L’histoire cinématographique en elle-même est connue : pour reconstituer la Troie d’Homère, Nolan a jeté son dévolu sur le ksar d’Aït Ben Haddou, ce chef-d’œuvre de pisé classé à l’UNESCO qui avait déjà prêté ses remparts à Gladiator et à Game of Thrones. Plutôt que de bâtir un décor entièrement artificiel, l’équipe a intégré un temple dédié à Athéna directement dans l’architecture existante du ksar — un geste qui en dit long sur la force du lieu : il n’a pas eu besoin de se travestir pour devenir une cité antique, il l’était déjà, à sa manière.

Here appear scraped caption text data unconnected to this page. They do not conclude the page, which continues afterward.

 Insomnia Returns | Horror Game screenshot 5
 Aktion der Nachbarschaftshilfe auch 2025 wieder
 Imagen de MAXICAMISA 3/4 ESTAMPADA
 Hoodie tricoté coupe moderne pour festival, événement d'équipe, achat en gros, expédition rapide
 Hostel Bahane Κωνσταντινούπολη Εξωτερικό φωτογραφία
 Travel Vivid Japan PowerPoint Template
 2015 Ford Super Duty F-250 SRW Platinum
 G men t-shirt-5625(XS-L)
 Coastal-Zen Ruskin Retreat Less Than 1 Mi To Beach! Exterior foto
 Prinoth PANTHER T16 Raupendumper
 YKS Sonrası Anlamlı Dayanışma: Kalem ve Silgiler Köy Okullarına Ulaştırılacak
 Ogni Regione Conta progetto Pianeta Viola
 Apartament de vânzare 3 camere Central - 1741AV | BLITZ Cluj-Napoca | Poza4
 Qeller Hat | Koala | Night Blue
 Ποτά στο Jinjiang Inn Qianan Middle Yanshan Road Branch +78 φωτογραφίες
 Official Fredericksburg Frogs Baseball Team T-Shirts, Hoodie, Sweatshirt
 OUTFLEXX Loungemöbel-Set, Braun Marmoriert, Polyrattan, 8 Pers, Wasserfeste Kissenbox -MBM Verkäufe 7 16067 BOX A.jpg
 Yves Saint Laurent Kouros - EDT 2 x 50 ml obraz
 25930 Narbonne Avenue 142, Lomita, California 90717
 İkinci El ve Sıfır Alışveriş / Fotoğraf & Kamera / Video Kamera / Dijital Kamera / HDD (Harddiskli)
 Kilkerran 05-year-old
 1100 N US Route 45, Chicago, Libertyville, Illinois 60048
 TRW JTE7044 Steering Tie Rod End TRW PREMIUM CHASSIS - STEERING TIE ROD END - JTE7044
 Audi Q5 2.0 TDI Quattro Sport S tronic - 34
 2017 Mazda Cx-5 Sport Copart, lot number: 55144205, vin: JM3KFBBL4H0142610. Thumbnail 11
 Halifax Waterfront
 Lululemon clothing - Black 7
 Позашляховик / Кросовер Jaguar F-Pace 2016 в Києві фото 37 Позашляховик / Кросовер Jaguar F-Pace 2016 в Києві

Plus loin, sur les plages d’Essaouira, des milliers de figurants ont donné corps à la scène du cheval de Troie ; et jusque dans le désert de Dakhla, les dunes blanches sont devenues la prison dorée de Calypso.

Mais ce qui frappe, au-delà de la prouesse technique, c’est ce moment particulier — assis dans une salle obscure au Canada, loin de tout, à suivre les pérégrinations d’Ulysse — de réaliser soudain que ce n’est pas la Grèce que l’on regarde, mais chez soi. Les remparts ocre, la lumière du Sud marocain, le grain d’un paysage qu’on connaît par cœur : le mythe fondateur de l’Occident retrouvait, sans le savoir, son visage marocain. Une rencontre inattendue entre deux rives, deux mémoires, deux civilisations qui, l’espace d’un film, n’en faisaient plus qu’une.
C’est peut-être là la plus belle démonstration : que les grands récits de l’humanité ne connaissent pas de frontières, et que la terre marocaine — ses ksour, ses déserts, ses côtes — porte en elle assez d’Histoire pour incarner toutes les autres.